JAMES GEORGE MONRO

    WHEN he retired from the office of Town Clerk of Glasgow in 1905, Mr. Monro was the senior member of his department. A native of Stonehaven, where his father was a solicitor, he was educated at the Academy of that town and at the Grammar School and King's College, Aberdeen. After serving an apprenticeship to the legal profession in his father's office, he migrated in 1865 to Edinburgh, and while engaged in the office of Messrs. Melville & Lindsay, W.S., attended the law classes at Edinburgh University. In these classes he distinguished himself, and in 1868, two years before his admission as a law agent, he received a position in the office of his uncle, Alexander Monro, S.S.C., who in 1858 had been appointed joint Town Clerk of Glasgow. In 1871 that uncle died, and a year later Mr. Turner, his colleague in the Town-Clerkship, resigned. From that date for fifteen months Mr. Andrew Cunninghame acted as Interim Town-Clerk, till the appointment of Sir James Marwick in March, 1873. In 1885 Mr.
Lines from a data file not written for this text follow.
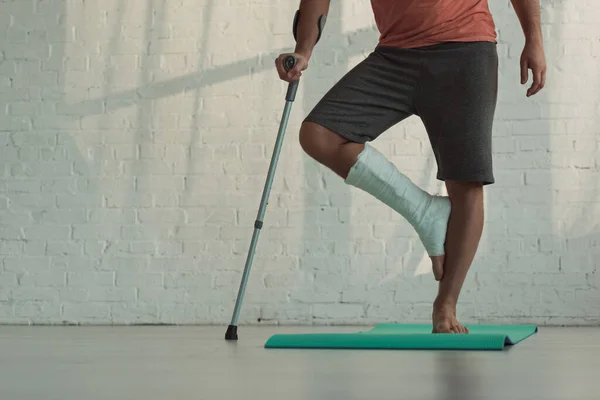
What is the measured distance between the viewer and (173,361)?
2061 mm

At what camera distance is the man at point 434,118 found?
2699 millimetres

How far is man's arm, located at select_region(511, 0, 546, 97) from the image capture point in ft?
9.14

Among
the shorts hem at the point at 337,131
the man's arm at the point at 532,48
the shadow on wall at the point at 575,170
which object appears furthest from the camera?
the shadow on wall at the point at 575,170

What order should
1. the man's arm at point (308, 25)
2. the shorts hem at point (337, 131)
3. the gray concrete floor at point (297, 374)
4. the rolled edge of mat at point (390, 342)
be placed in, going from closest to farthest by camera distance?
the gray concrete floor at point (297, 374)
the rolled edge of mat at point (390, 342)
the shorts hem at point (337, 131)
the man's arm at point (308, 25)

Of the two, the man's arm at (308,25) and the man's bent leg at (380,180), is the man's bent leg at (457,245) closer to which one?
the man's bent leg at (380,180)

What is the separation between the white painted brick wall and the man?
1774mm

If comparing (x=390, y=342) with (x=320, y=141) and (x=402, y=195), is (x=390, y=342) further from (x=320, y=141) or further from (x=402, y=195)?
(x=320, y=141)

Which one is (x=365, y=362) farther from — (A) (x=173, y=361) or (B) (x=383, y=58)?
(B) (x=383, y=58)

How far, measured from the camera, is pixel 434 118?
274 centimetres

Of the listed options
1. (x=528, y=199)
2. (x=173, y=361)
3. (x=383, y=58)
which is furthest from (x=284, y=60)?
(x=528, y=199)

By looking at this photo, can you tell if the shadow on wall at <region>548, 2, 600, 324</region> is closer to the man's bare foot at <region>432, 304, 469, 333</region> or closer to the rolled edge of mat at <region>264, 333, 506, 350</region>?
the man's bare foot at <region>432, 304, 469, 333</region>

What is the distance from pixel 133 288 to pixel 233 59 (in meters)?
1.19

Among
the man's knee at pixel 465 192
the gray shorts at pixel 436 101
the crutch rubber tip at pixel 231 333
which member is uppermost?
the gray shorts at pixel 436 101

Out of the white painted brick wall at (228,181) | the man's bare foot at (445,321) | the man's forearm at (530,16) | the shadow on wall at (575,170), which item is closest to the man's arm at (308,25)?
the man's forearm at (530,16)
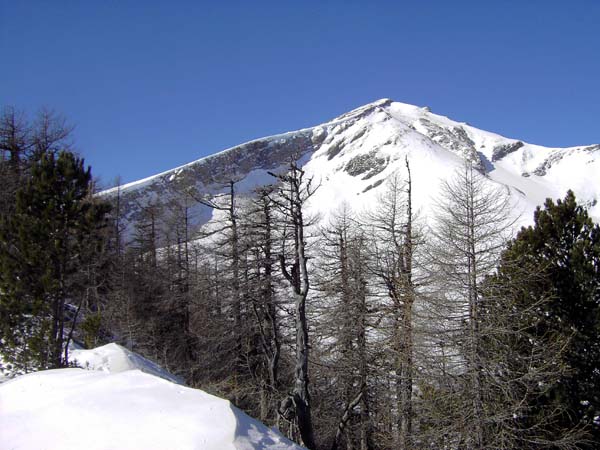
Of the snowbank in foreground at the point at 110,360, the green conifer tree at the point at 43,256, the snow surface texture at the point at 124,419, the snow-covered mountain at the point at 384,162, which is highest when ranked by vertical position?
the snow-covered mountain at the point at 384,162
Monro was appointed a Deputy Town Clerk, and he performed the duties of that post for eighteen years. On the retirement of Sir James Marwick in November, 1903, Mr. Monro was appointed Town Clerk, but, as already said, he himself retired fifteen months later. On this occasion he was entertained at dinner by the members of his own staff, and at another dinner by the chief officials of the Corporation. By both he was presented with handsome testimonials.
    Mr. Monro is a bachelor, an angler, and an enthusiastic pedestrian, and he is hardly more intimate with the scenery and places of interest in Scotland itself than with those of the Austrian Tyrol, the Engadine, the Rhone Valley in Switzerland, and the region of the Italian lakes, Como, Lugano, and Maggiore.